*EXTRACT:*
════════

Qualitative and quantitative assessment of interventional performance is a vital component in the evaluation of endovascular surgery skill training. We established a custom simulator with qualitative and quantitative metrics for endovascular performance training.

Methods:

The simulator included an in vitro silicone phantom, mock circulation loop, visual module, force-sensing module, and custom software for image and force data postprocessing. Two tasks to deliver the guidewire to the target location of the carotid artery were conducted by the expert (n=4), novice (n=6), and test (n=4) groups. Seven features with significant differences extracted from the expert and novice groups were applied for qualitative assessment using the support vector machine (SVM) and quantitative assessment using the Mahalanobis distance (MD).

Results:

Significant differences were observed in kinematic and force data between experts and novices during the intervention procedure. The median value of finished time for task 1 was 26.88 seconds for experts and 63.36 seconds for novices. The maximum speed for experts and novices was 32.79 and 7.43 cm/s, respectively. Moreover, the classified results depicted that the accuracy of qualitative assessment for task 1 and task 2 was 96.67% and 90%, respectively. As for the quantitative data, the residents had higher scores than individuals majored in biomedical engineering at 2 tasks (70.06±5.30 vs 41.81±6.58 for task 1, p=0.001).

════════

*INFORMATION SUPPLIED:*

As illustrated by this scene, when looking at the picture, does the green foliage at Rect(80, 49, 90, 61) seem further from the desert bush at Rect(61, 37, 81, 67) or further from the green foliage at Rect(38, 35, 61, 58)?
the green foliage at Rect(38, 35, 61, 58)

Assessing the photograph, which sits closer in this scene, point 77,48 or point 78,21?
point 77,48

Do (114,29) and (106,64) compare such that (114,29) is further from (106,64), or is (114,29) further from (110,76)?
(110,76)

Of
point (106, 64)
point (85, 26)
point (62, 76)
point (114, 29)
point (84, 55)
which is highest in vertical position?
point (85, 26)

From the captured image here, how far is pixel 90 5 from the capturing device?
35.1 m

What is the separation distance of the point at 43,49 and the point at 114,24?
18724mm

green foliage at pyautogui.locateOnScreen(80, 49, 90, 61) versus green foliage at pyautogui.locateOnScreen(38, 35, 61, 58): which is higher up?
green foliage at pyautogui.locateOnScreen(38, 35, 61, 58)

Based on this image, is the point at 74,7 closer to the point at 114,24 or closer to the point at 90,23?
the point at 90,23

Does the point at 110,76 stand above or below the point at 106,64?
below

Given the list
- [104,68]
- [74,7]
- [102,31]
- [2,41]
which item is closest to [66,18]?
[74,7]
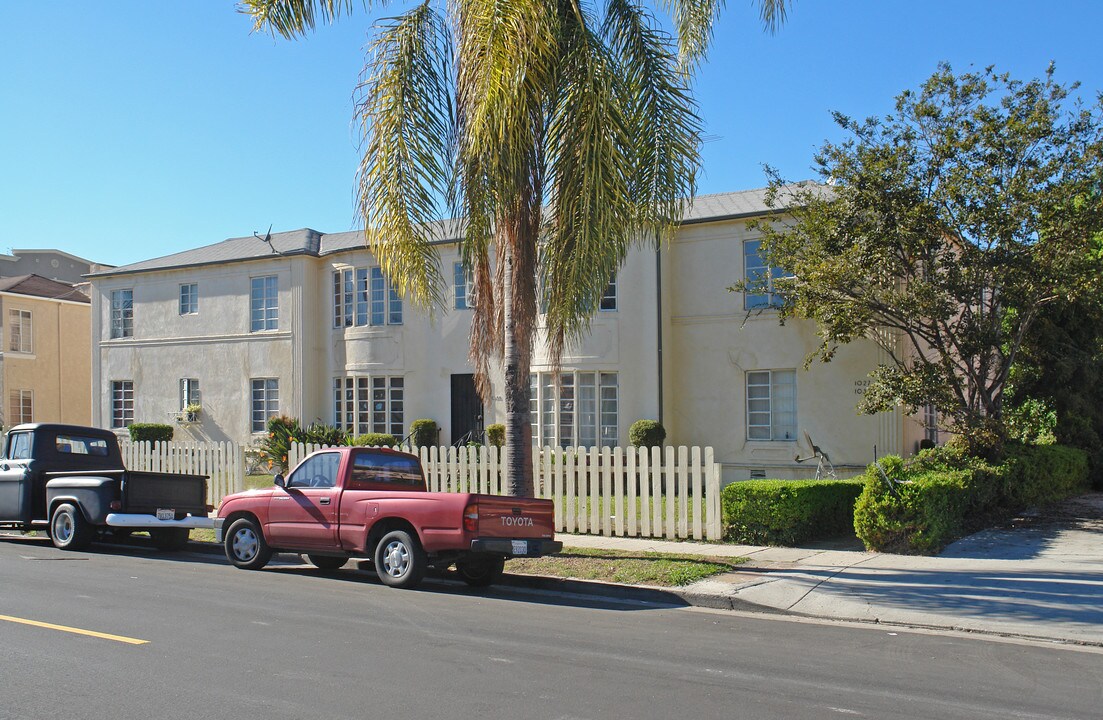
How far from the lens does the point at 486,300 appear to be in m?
12.3

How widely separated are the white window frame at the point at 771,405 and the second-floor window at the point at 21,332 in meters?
26.6

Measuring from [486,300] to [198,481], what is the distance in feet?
17.5

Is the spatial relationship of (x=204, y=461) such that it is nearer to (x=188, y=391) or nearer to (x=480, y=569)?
(x=480, y=569)

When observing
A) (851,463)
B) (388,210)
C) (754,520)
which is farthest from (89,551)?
(851,463)

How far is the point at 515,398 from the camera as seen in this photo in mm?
12094

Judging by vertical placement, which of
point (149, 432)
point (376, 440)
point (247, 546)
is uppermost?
point (149, 432)

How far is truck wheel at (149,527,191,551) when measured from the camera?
14109 millimetres

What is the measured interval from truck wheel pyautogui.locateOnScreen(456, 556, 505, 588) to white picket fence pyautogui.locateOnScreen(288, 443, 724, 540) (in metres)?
3.07

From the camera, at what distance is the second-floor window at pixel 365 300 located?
83.7 ft

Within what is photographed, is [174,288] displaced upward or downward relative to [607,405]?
upward

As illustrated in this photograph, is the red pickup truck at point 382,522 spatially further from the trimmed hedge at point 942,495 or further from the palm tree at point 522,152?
the trimmed hedge at point 942,495

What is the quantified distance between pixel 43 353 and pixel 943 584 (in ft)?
110

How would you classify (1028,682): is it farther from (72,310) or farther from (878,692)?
(72,310)

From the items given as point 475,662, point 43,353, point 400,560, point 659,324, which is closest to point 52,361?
point 43,353
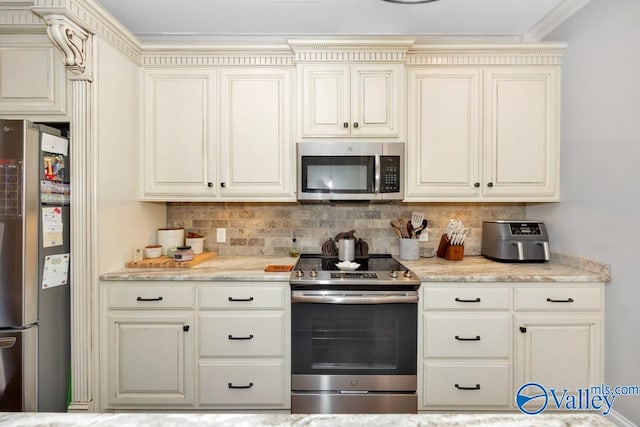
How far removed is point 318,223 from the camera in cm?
282

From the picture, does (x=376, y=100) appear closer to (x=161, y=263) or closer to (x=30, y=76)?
(x=161, y=263)

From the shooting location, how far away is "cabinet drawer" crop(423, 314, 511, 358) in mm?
2090

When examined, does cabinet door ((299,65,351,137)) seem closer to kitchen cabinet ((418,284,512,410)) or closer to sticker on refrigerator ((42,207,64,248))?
kitchen cabinet ((418,284,512,410))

════════

*WHAT YOU NEED TO DO:*
1: In the abstract, what maximum speed was recorded for the experts?
2: Alter the abstract from "Significant differences were" to "task 1, p=0.001)." by replacing each occurrence of "novices" with "trainees".
The material stands apart from the abstract.

*WRITTEN RESPONSES:*
1: 32.79 cm/s

2:
Significant differences were observed in kinematic and force data between experts and trainees during the intervention procedure. The median value of finished time for task 1 was 26.88 seconds for experts and 63.36 seconds for trainees. The maximum speed for experts and trainees was 32.79 and 7.43 cm/s, respectively. Moreover, the classified results depicted that the accuracy of qualitative assessment for task 1 and task 2 was 96.67% and 90%, respectively. As for the quantitative data, the residents had higher scores than individuals majored in biomedical engineering at 2 tasks (70.06±5.30 vs 41.81±6.58 for task 1, p=0.001).